[Saved entries]
* * * * * * *

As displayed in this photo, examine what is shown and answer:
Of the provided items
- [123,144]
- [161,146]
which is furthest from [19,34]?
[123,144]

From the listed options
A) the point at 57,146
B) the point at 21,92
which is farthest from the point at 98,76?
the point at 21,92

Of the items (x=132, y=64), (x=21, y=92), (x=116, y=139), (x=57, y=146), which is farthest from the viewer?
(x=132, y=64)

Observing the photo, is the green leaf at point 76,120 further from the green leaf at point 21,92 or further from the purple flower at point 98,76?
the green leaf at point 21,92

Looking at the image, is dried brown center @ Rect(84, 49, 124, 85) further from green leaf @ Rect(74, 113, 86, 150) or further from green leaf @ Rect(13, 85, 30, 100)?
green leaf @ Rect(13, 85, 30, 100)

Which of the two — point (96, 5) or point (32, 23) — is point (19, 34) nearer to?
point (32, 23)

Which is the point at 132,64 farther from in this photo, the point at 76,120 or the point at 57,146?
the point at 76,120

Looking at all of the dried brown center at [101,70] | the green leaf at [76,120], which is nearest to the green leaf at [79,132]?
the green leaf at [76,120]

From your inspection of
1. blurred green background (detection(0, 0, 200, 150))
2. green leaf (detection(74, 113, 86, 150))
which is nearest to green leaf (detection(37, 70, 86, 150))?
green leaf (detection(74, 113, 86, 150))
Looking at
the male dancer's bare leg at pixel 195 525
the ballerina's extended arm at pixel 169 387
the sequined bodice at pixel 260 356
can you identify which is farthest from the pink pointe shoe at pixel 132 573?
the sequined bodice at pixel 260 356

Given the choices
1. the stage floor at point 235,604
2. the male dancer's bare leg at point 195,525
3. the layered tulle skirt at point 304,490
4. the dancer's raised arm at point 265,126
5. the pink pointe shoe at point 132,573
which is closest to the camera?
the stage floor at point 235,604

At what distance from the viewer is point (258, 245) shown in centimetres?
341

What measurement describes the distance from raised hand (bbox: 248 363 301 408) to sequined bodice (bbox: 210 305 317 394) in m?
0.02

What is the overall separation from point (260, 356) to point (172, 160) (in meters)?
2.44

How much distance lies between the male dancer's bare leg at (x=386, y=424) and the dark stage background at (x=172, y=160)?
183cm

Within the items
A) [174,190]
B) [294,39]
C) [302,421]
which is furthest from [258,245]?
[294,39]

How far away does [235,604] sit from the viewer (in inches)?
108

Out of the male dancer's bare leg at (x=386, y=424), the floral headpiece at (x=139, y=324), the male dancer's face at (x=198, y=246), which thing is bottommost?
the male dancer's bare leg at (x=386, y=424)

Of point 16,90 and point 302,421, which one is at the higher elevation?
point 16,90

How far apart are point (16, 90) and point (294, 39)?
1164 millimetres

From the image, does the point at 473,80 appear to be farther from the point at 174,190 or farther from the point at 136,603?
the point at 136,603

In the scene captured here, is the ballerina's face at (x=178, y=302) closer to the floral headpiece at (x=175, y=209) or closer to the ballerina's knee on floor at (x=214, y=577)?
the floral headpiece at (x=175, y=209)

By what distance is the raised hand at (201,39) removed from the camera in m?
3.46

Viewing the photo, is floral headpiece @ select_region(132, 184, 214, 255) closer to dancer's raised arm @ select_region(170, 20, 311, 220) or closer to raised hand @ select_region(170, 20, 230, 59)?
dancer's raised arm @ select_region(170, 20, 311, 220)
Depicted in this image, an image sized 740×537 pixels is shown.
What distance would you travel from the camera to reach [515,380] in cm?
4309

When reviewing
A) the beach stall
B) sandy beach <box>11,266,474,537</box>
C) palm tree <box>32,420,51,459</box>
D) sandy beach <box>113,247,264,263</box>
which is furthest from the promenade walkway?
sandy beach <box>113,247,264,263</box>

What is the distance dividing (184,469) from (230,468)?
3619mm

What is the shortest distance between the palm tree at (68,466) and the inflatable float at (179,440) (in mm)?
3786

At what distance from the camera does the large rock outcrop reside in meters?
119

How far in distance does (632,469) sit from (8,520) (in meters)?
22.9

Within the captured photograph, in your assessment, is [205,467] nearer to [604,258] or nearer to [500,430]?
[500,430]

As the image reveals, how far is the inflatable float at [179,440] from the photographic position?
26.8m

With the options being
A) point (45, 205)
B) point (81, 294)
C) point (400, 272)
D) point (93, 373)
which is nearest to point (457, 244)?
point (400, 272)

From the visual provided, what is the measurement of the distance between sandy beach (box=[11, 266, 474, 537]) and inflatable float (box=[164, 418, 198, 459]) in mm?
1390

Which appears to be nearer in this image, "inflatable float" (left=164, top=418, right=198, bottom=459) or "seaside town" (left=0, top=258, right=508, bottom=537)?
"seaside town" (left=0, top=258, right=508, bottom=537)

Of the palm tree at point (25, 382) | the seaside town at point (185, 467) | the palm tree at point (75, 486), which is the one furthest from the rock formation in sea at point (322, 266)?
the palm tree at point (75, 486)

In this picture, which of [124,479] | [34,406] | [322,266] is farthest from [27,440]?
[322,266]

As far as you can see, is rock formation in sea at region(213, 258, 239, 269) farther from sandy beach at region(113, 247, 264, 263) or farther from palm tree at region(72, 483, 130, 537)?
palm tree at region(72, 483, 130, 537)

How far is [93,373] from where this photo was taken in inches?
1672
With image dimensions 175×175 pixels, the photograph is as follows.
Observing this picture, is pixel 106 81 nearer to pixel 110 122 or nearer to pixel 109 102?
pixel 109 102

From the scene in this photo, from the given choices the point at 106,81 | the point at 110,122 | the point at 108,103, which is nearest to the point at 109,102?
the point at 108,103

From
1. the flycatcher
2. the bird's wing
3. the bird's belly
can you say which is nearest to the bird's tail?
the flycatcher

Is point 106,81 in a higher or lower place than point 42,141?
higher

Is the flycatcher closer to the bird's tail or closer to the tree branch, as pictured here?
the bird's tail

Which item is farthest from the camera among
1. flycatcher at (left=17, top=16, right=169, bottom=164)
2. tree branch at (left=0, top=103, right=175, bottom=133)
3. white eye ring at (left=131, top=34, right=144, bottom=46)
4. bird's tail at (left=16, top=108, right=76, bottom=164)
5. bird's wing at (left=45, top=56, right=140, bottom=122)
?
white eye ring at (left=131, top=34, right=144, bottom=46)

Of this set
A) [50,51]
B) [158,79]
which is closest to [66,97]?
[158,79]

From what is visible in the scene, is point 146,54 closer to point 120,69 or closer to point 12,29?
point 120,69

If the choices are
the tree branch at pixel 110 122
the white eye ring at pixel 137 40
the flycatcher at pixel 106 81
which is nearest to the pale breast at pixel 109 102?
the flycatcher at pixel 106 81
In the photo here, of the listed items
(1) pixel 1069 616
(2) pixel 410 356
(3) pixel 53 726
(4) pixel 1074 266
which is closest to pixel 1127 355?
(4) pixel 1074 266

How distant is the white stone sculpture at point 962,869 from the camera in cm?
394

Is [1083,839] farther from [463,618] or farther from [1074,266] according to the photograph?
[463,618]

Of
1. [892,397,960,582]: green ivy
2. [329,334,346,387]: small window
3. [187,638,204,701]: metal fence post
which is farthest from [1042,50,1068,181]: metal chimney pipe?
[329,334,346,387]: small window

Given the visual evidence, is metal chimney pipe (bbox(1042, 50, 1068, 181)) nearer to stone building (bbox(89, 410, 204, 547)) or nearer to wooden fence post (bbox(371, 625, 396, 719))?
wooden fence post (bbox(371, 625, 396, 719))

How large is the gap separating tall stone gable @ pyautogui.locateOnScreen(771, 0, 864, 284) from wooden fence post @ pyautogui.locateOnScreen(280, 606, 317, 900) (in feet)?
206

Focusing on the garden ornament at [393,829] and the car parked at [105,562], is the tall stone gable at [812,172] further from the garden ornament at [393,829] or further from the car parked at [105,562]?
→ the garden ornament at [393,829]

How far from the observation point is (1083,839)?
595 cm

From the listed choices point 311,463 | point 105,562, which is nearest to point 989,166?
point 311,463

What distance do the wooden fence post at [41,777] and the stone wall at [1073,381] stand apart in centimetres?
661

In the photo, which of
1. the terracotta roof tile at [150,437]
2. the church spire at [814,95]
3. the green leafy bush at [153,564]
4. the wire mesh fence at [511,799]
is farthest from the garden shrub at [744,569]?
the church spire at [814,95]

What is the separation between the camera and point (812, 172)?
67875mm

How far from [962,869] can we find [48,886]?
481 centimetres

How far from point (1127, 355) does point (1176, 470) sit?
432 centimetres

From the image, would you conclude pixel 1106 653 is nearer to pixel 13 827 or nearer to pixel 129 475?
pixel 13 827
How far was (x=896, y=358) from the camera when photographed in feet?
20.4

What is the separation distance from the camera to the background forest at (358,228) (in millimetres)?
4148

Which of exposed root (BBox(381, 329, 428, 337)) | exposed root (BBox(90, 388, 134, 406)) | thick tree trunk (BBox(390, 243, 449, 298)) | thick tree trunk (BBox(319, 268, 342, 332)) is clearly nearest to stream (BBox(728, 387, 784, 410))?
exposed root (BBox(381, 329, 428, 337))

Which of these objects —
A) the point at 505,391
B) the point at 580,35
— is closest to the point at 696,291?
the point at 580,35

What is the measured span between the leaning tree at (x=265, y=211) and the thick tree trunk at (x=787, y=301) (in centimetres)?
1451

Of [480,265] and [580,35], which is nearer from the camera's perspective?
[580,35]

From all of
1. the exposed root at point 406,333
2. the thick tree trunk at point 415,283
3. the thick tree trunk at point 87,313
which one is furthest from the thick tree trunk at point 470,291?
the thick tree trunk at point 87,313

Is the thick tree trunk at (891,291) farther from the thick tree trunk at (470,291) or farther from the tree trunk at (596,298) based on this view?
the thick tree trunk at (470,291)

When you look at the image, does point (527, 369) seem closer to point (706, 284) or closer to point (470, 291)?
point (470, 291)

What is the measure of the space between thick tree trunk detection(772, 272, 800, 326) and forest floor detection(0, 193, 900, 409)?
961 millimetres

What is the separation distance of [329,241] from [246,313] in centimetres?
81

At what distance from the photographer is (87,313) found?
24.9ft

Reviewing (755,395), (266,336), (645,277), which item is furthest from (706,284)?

* * * * * * *

To be done –
Restate the final lines of the listing above word for word, beginning at the line that contains "Is the thick".

Solution to this task –
Is the thick tree trunk at (891,291) farther from the thick tree trunk at (470,291) or farther from the tree trunk at (596,298) based on this view?
the thick tree trunk at (470,291)

When you look at the image, does point (527, 369) seem closer to point (706, 284) or closer to point (470, 291)?
point (470, 291)

What is the measure of the space between thick tree trunk detection(772, 272, 800, 326) and forest floor detection(0, 193, 900, 409)?
961 millimetres

What is the separation distance of [329,241] from [246,313] in centimetres?
81

At what distance from the photographer is (87,313) found?
24.9ft

Reviewing (755,395), (266,336), (645,277), which item is furthest from (706,284)?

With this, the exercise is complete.